__TEXT SHOWN__
======

Innovation Spring 2007Naked Dealings: North Castle Partners
By
Kelli B. Grant
Combine regional smoothie manufacturers, and then blend to highlight
unique combination of flavor
offerings. Share with a public thirsty for tasty, all-natural drinks. That’s roughly the recipe that North Castle
Partners, a Greenwich, Conn.-based private equity firm, used to build Naked Juice Company into a
$150 million business. In January, PepsiCo acquired Naked Juice for an
undisclosed amount.
It’s the latest in a line of healthy beverage acquisitions
as part of a pledge by Cadbury Schweppes PLC, Coca-Cola Inc. and PepsiCo to cut
back on the sugary drinks sold in public schools by 2008. “Could they create
their own? Sure,” says North Castle’s Louis Marinaccio, the managing director who led the buildup of Naked Juice. He continues to serve on its
board of directors. “But they’ve empirically answered the question of whether
they want to.”
We talked to Marinaccio about his take on picking market
innovators—and how a savvy company can prime itself for investors:
BevNET IBQ:
How important is innovation in beverage manufacturing?

======

__Stored entries__

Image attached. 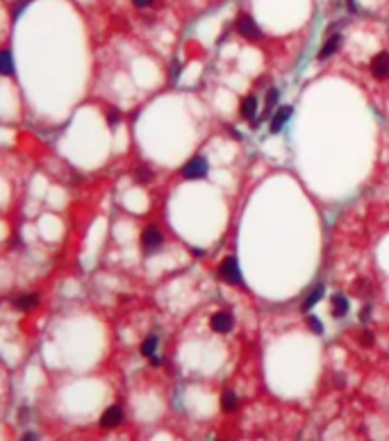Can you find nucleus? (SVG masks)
<instances>
[{
    "mask_svg": "<svg viewBox=\"0 0 389 441\" xmlns=\"http://www.w3.org/2000/svg\"><path fill=\"white\" fill-rule=\"evenodd\" d=\"M291 114H294V107H289V105H285V107H280L278 109L276 114H273V118H271V125H269V130H271V134H278L282 130V125L287 123L289 118H291Z\"/></svg>",
    "mask_w": 389,
    "mask_h": 441,
    "instance_id": "6e6552de",
    "label": "nucleus"
},
{
    "mask_svg": "<svg viewBox=\"0 0 389 441\" xmlns=\"http://www.w3.org/2000/svg\"><path fill=\"white\" fill-rule=\"evenodd\" d=\"M348 7H351V12H355V9H357V5H355V0H348Z\"/></svg>",
    "mask_w": 389,
    "mask_h": 441,
    "instance_id": "393cba45",
    "label": "nucleus"
},
{
    "mask_svg": "<svg viewBox=\"0 0 389 441\" xmlns=\"http://www.w3.org/2000/svg\"><path fill=\"white\" fill-rule=\"evenodd\" d=\"M209 328H212L214 332H219V334H228L230 330H232V314L230 312L214 314L212 321H209Z\"/></svg>",
    "mask_w": 389,
    "mask_h": 441,
    "instance_id": "423d86ee",
    "label": "nucleus"
},
{
    "mask_svg": "<svg viewBox=\"0 0 389 441\" xmlns=\"http://www.w3.org/2000/svg\"><path fill=\"white\" fill-rule=\"evenodd\" d=\"M371 73L378 80H389V52H380V55L373 57Z\"/></svg>",
    "mask_w": 389,
    "mask_h": 441,
    "instance_id": "39448f33",
    "label": "nucleus"
},
{
    "mask_svg": "<svg viewBox=\"0 0 389 441\" xmlns=\"http://www.w3.org/2000/svg\"><path fill=\"white\" fill-rule=\"evenodd\" d=\"M132 5L134 7H139V9H144V7H150L152 0H132Z\"/></svg>",
    "mask_w": 389,
    "mask_h": 441,
    "instance_id": "4be33fe9",
    "label": "nucleus"
},
{
    "mask_svg": "<svg viewBox=\"0 0 389 441\" xmlns=\"http://www.w3.org/2000/svg\"><path fill=\"white\" fill-rule=\"evenodd\" d=\"M323 291H325V289H323V285H319V287L314 289L312 293H309L307 298H305V300H303V305H301V309H303L305 314H309V309H312V307L317 305L319 300H321V298H323Z\"/></svg>",
    "mask_w": 389,
    "mask_h": 441,
    "instance_id": "ddd939ff",
    "label": "nucleus"
},
{
    "mask_svg": "<svg viewBox=\"0 0 389 441\" xmlns=\"http://www.w3.org/2000/svg\"><path fill=\"white\" fill-rule=\"evenodd\" d=\"M155 350H157V337L155 334H150V337L144 339V344H141V355L144 357H155Z\"/></svg>",
    "mask_w": 389,
    "mask_h": 441,
    "instance_id": "2eb2a0df",
    "label": "nucleus"
},
{
    "mask_svg": "<svg viewBox=\"0 0 389 441\" xmlns=\"http://www.w3.org/2000/svg\"><path fill=\"white\" fill-rule=\"evenodd\" d=\"M162 244H164V237H162V232L157 228H146L144 232H141V248H144L146 255L160 250Z\"/></svg>",
    "mask_w": 389,
    "mask_h": 441,
    "instance_id": "7ed1b4c3",
    "label": "nucleus"
},
{
    "mask_svg": "<svg viewBox=\"0 0 389 441\" xmlns=\"http://www.w3.org/2000/svg\"><path fill=\"white\" fill-rule=\"evenodd\" d=\"M237 32L241 36H246V39L255 41V39H262V30L257 28V23L250 16H241L237 21Z\"/></svg>",
    "mask_w": 389,
    "mask_h": 441,
    "instance_id": "20e7f679",
    "label": "nucleus"
},
{
    "mask_svg": "<svg viewBox=\"0 0 389 441\" xmlns=\"http://www.w3.org/2000/svg\"><path fill=\"white\" fill-rule=\"evenodd\" d=\"M134 180H137V185H148V182H152V171L148 166H139L134 173Z\"/></svg>",
    "mask_w": 389,
    "mask_h": 441,
    "instance_id": "f3484780",
    "label": "nucleus"
},
{
    "mask_svg": "<svg viewBox=\"0 0 389 441\" xmlns=\"http://www.w3.org/2000/svg\"><path fill=\"white\" fill-rule=\"evenodd\" d=\"M119 121H121V112H119L116 107H112L107 112V125H109V128H114V125H119Z\"/></svg>",
    "mask_w": 389,
    "mask_h": 441,
    "instance_id": "aec40b11",
    "label": "nucleus"
},
{
    "mask_svg": "<svg viewBox=\"0 0 389 441\" xmlns=\"http://www.w3.org/2000/svg\"><path fill=\"white\" fill-rule=\"evenodd\" d=\"M255 114H257V98L255 96L244 98V101H241V116L255 123Z\"/></svg>",
    "mask_w": 389,
    "mask_h": 441,
    "instance_id": "f8f14e48",
    "label": "nucleus"
},
{
    "mask_svg": "<svg viewBox=\"0 0 389 441\" xmlns=\"http://www.w3.org/2000/svg\"><path fill=\"white\" fill-rule=\"evenodd\" d=\"M219 275L223 277L228 285H241L244 277H241V269H239L237 257H225L223 264H221V269H219Z\"/></svg>",
    "mask_w": 389,
    "mask_h": 441,
    "instance_id": "f257e3e1",
    "label": "nucleus"
},
{
    "mask_svg": "<svg viewBox=\"0 0 389 441\" xmlns=\"http://www.w3.org/2000/svg\"><path fill=\"white\" fill-rule=\"evenodd\" d=\"M23 439H25V441H34V439H39V437H36V434H34V432H28V434H25V437H23Z\"/></svg>",
    "mask_w": 389,
    "mask_h": 441,
    "instance_id": "b1692460",
    "label": "nucleus"
},
{
    "mask_svg": "<svg viewBox=\"0 0 389 441\" xmlns=\"http://www.w3.org/2000/svg\"><path fill=\"white\" fill-rule=\"evenodd\" d=\"M330 303H333V316L335 318H344L346 314H348V298H346L344 293H335Z\"/></svg>",
    "mask_w": 389,
    "mask_h": 441,
    "instance_id": "9d476101",
    "label": "nucleus"
},
{
    "mask_svg": "<svg viewBox=\"0 0 389 441\" xmlns=\"http://www.w3.org/2000/svg\"><path fill=\"white\" fill-rule=\"evenodd\" d=\"M360 341H362V344H364V346H371V344H373V337H371V332H364V334H362V337H360Z\"/></svg>",
    "mask_w": 389,
    "mask_h": 441,
    "instance_id": "5701e85b",
    "label": "nucleus"
},
{
    "mask_svg": "<svg viewBox=\"0 0 389 441\" xmlns=\"http://www.w3.org/2000/svg\"><path fill=\"white\" fill-rule=\"evenodd\" d=\"M339 46H341V36H339V34H333V36H330V39L323 44L321 52H319V59H328V57H333L335 52H337Z\"/></svg>",
    "mask_w": 389,
    "mask_h": 441,
    "instance_id": "9b49d317",
    "label": "nucleus"
},
{
    "mask_svg": "<svg viewBox=\"0 0 389 441\" xmlns=\"http://www.w3.org/2000/svg\"><path fill=\"white\" fill-rule=\"evenodd\" d=\"M0 64H3V75H7V77L14 75V62H12V52L9 50L0 52Z\"/></svg>",
    "mask_w": 389,
    "mask_h": 441,
    "instance_id": "4468645a",
    "label": "nucleus"
},
{
    "mask_svg": "<svg viewBox=\"0 0 389 441\" xmlns=\"http://www.w3.org/2000/svg\"><path fill=\"white\" fill-rule=\"evenodd\" d=\"M209 171V164L205 157H193V159H189L185 164V169H182V177H187V180H201V177L207 175Z\"/></svg>",
    "mask_w": 389,
    "mask_h": 441,
    "instance_id": "f03ea898",
    "label": "nucleus"
},
{
    "mask_svg": "<svg viewBox=\"0 0 389 441\" xmlns=\"http://www.w3.org/2000/svg\"><path fill=\"white\" fill-rule=\"evenodd\" d=\"M39 305V296L36 293H23V296L14 298V307L21 309V312H30Z\"/></svg>",
    "mask_w": 389,
    "mask_h": 441,
    "instance_id": "1a4fd4ad",
    "label": "nucleus"
},
{
    "mask_svg": "<svg viewBox=\"0 0 389 441\" xmlns=\"http://www.w3.org/2000/svg\"><path fill=\"white\" fill-rule=\"evenodd\" d=\"M307 325H309V330H312L314 334H323V325H321V321H319L317 316H312V314L307 316Z\"/></svg>",
    "mask_w": 389,
    "mask_h": 441,
    "instance_id": "6ab92c4d",
    "label": "nucleus"
},
{
    "mask_svg": "<svg viewBox=\"0 0 389 441\" xmlns=\"http://www.w3.org/2000/svg\"><path fill=\"white\" fill-rule=\"evenodd\" d=\"M278 98H280V91H278V89H269V93H266V109H264V114H262V118H266L271 114V109L278 105Z\"/></svg>",
    "mask_w": 389,
    "mask_h": 441,
    "instance_id": "dca6fc26",
    "label": "nucleus"
},
{
    "mask_svg": "<svg viewBox=\"0 0 389 441\" xmlns=\"http://www.w3.org/2000/svg\"><path fill=\"white\" fill-rule=\"evenodd\" d=\"M237 393H232V391H225L223 393V403H221V405H223V409L225 412H235V409H237Z\"/></svg>",
    "mask_w": 389,
    "mask_h": 441,
    "instance_id": "a211bd4d",
    "label": "nucleus"
},
{
    "mask_svg": "<svg viewBox=\"0 0 389 441\" xmlns=\"http://www.w3.org/2000/svg\"><path fill=\"white\" fill-rule=\"evenodd\" d=\"M369 318H371V307L366 305V307H362V312H360V321L362 323H369Z\"/></svg>",
    "mask_w": 389,
    "mask_h": 441,
    "instance_id": "412c9836",
    "label": "nucleus"
},
{
    "mask_svg": "<svg viewBox=\"0 0 389 441\" xmlns=\"http://www.w3.org/2000/svg\"><path fill=\"white\" fill-rule=\"evenodd\" d=\"M121 421H123V409L121 407H109V409H105L103 412V416H101V425L105 430H112V428H116V425H121Z\"/></svg>",
    "mask_w": 389,
    "mask_h": 441,
    "instance_id": "0eeeda50",
    "label": "nucleus"
}]
</instances>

======

__STATED EXERCISE A__
In the article about North Castle Partners, which companies made the pledge to cut back on sugary drinks sold in public schools by 2008? List them.
__STATED EXERCISE B__
Write the next part of the article about North Castle Partners and Naked Juice, beginning right after its last line.
The records are a separate body of material, unrelated to the article about North Castle Partners.

__EXERCISE RESPONSE A__
Cadbury Schweppes PLC, Coca-Cola Inc., PepsiCo

__EXERCISE RESPONSE B__
Louis Marinaccio:
Incredibly important. As we look at what mattered for the success of Naked
Juice and other beverage investments we made along the way, it’s a combination
of a distinctive brand and a distinctive and ever-changing product portfolio.
In some ways, just finding
the next great thing is an innovation, if you turn that ingredient into a profit. In the case of antioxidants, one day the next
great thing was blueberries; the next it was pomegranates and now it’s acai.
What do you consider when evaluating an idea against market potential?
We look
at the success of previous beverage phenomena—like the smoothie business in
general; or even certain product categories within it like pomegranate —and
say,“Is this a fad or a trend?”A fad is something where there will be some
quick consumer acceptance, some press generated, and then the product disappears.
Either the value proposition is not being delivered by the product and the
consumer realizes that it’s a marketing hype, or something else comes along.
Which current fad would you pass up?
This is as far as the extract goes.